Material for this exercise:
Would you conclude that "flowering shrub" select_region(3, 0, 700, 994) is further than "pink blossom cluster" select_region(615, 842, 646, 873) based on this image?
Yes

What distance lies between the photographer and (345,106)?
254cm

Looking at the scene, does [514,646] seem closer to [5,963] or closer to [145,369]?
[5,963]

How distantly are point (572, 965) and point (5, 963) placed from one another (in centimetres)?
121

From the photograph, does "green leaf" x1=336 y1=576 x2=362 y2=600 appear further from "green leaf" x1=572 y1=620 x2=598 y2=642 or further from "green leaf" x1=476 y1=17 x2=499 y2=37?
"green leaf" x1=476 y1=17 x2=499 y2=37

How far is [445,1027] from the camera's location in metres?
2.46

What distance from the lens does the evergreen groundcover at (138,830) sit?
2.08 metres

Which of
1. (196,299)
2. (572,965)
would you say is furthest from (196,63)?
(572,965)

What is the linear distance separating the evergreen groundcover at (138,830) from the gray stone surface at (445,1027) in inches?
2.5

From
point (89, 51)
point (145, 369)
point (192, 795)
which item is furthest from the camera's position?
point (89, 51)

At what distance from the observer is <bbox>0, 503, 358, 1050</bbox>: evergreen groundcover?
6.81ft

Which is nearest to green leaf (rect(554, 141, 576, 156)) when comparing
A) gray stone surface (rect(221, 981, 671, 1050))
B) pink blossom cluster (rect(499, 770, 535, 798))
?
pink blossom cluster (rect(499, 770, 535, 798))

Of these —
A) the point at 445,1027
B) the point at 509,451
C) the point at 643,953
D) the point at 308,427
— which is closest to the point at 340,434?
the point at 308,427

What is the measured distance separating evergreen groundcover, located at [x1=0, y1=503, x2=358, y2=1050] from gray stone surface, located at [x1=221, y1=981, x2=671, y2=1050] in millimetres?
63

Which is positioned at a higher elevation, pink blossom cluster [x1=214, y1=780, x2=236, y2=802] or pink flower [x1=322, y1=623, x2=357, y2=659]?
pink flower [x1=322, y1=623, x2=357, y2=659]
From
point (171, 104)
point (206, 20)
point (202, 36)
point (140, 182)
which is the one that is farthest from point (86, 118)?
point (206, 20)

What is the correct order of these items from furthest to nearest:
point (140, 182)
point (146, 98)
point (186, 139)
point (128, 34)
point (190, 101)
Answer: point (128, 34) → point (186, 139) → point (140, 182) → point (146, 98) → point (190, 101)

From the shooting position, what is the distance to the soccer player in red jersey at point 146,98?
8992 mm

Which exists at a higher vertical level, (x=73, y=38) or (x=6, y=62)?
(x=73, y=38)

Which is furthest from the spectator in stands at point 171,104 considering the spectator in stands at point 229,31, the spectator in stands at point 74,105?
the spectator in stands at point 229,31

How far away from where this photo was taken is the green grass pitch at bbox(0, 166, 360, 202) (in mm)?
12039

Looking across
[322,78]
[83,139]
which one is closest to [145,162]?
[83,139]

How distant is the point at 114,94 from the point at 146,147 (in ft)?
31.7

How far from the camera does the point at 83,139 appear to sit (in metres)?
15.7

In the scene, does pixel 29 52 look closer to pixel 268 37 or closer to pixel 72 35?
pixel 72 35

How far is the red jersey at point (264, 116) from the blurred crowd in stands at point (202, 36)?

Problem description: Rewrite only the lines from the line with "How distantly are" up to and including the line with "2.08 metres". Leave everything outside the answers unchanged, but multiply every number in the answers (the distances and the box coordinates) by 0.35, rounding each to its original number of decimal places with halves rounded up.

Output of the exercise:
How distantly are point (572, 965) and point (5, 963) placed from one another (in centimetres)?
42

From the photograph, does "green leaf" x1=336 y1=576 x2=362 y2=600 appear further from "green leaf" x1=572 y1=620 x2=598 y2=642 or further from "green leaf" x1=476 y1=17 x2=499 y2=37?
"green leaf" x1=167 y1=6 x2=175 y2=13

How far is [445,1027] from the camera's location in metres?
0.86

What distance from the lens does the evergreen groundcover at (138,830) sit?
0.73 metres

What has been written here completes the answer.